I’ve hit this in real clusters more than once. The root cause wasn’t etcd, and it wasn’t “the API server is slow”. It was API Priority and Fairness (APF) doing exactly what it was designed to do — except our configuration made critical control-plane traffic compete with a noisy controller.

Tested on: Kubernetes 1.29–1.31, managed control planes + self-hosted kube-apiserver, Prometheus scraping apiserver metrics.

Why this matters in 2026

APF is no longer an exotic feature. Multi-tenant clusters, GitOps, operators, and “everything is a controller” means API load is constantly under pressure. When APF isn’t isolating traffic correctly, you get a failure mode that looks like “random Kubernetes flakiness” — until you graph APF metrics and it becomes obvious.

Incident narrative (anonymized)

I rolled out a new internal controller that watched a CRD and reconciled related resources.
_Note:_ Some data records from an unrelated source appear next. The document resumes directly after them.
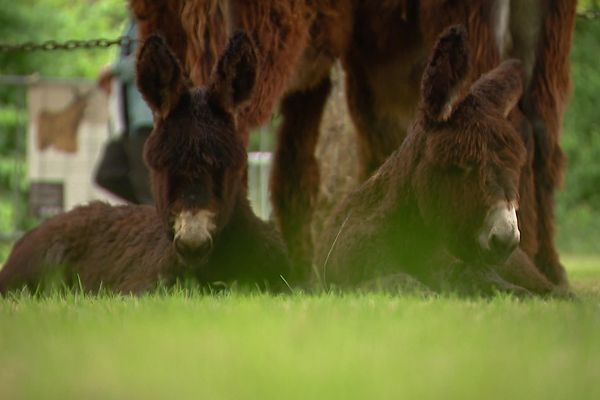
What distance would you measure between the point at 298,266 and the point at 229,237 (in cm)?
105

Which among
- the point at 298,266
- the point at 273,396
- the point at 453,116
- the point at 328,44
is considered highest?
the point at 328,44

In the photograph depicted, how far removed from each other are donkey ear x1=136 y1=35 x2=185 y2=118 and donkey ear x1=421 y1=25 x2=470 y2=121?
977 millimetres

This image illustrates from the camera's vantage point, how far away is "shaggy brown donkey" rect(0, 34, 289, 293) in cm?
399

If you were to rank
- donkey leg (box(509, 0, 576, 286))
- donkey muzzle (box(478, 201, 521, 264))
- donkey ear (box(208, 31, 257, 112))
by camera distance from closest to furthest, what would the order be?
donkey muzzle (box(478, 201, 521, 264)) < donkey ear (box(208, 31, 257, 112)) < donkey leg (box(509, 0, 576, 286))

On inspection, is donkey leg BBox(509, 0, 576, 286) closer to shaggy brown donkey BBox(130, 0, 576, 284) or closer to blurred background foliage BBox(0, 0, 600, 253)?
shaggy brown donkey BBox(130, 0, 576, 284)

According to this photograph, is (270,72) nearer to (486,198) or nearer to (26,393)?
(486,198)

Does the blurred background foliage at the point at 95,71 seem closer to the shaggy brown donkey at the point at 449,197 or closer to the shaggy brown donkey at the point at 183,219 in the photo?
the shaggy brown donkey at the point at 183,219

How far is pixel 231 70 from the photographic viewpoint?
4.34m

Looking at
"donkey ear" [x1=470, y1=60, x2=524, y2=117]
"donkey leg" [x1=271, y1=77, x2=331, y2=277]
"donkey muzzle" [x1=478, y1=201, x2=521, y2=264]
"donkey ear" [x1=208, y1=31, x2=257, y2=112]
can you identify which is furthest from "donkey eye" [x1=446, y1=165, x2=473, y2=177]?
"donkey leg" [x1=271, y1=77, x2=331, y2=277]

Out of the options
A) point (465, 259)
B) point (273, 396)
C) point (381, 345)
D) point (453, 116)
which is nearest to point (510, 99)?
point (453, 116)

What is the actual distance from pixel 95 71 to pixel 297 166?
60.2 feet

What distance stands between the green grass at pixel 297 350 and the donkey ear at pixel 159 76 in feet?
3.81

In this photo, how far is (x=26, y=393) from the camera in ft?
5.62

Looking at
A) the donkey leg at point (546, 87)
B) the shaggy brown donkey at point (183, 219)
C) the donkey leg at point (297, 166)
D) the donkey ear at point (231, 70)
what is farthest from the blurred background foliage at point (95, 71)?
the donkey leg at point (546, 87)
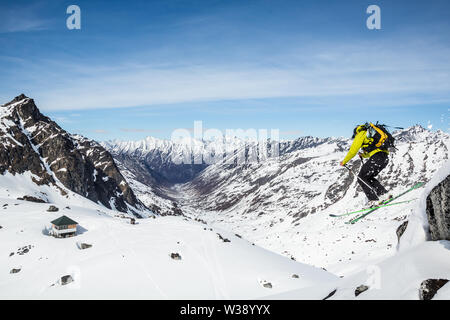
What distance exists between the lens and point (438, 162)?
150 m

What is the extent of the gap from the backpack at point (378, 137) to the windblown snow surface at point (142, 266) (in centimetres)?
834

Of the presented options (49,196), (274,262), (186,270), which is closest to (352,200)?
(274,262)

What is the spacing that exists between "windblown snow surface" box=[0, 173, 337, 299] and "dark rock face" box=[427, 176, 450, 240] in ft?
23.3

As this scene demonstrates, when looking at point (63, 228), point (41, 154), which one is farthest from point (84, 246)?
point (41, 154)

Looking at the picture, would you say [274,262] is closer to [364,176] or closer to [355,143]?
[364,176]

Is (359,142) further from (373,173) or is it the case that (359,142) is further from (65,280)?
(65,280)

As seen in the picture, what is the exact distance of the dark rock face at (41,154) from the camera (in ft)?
432

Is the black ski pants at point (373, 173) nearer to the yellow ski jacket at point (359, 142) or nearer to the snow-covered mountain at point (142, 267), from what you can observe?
the yellow ski jacket at point (359, 142)

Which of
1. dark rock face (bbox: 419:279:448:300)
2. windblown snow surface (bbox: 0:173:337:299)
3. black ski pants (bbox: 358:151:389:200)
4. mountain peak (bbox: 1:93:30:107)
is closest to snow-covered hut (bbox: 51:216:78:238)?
windblown snow surface (bbox: 0:173:337:299)

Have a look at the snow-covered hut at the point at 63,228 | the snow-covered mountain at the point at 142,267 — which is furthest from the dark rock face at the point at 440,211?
the snow-covered hut at the point at 63,228

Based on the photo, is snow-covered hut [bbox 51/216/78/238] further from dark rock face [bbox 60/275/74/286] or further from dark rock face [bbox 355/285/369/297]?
dark rock face [bbox 355/285/369/297]

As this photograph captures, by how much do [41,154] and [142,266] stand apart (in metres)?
153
A small bug made it do this:

  • list pods cluster-wide
  • list secrets cluster-wide
  • every reconciliation loop
  • with aggressive retries

At the same time, we had previously introduced a custom FlowSchema for “platform automation” that matched most authenticated service accounts and shoved them into a single priority level with low concurrency shares.

Blast radius:

  • GitOps drifted
  • HPA stopped reacting
  • kubectl became unreliable for everyone (including on-call)
  • a few workloads hit pod restarts because their controllers couldn’t update objects

Constraint:

  • I couldn’t “just scale the API server” (managed control plane).
  • I needed an in-cluster mitigation: isolate the noisy controller and protect system traffic.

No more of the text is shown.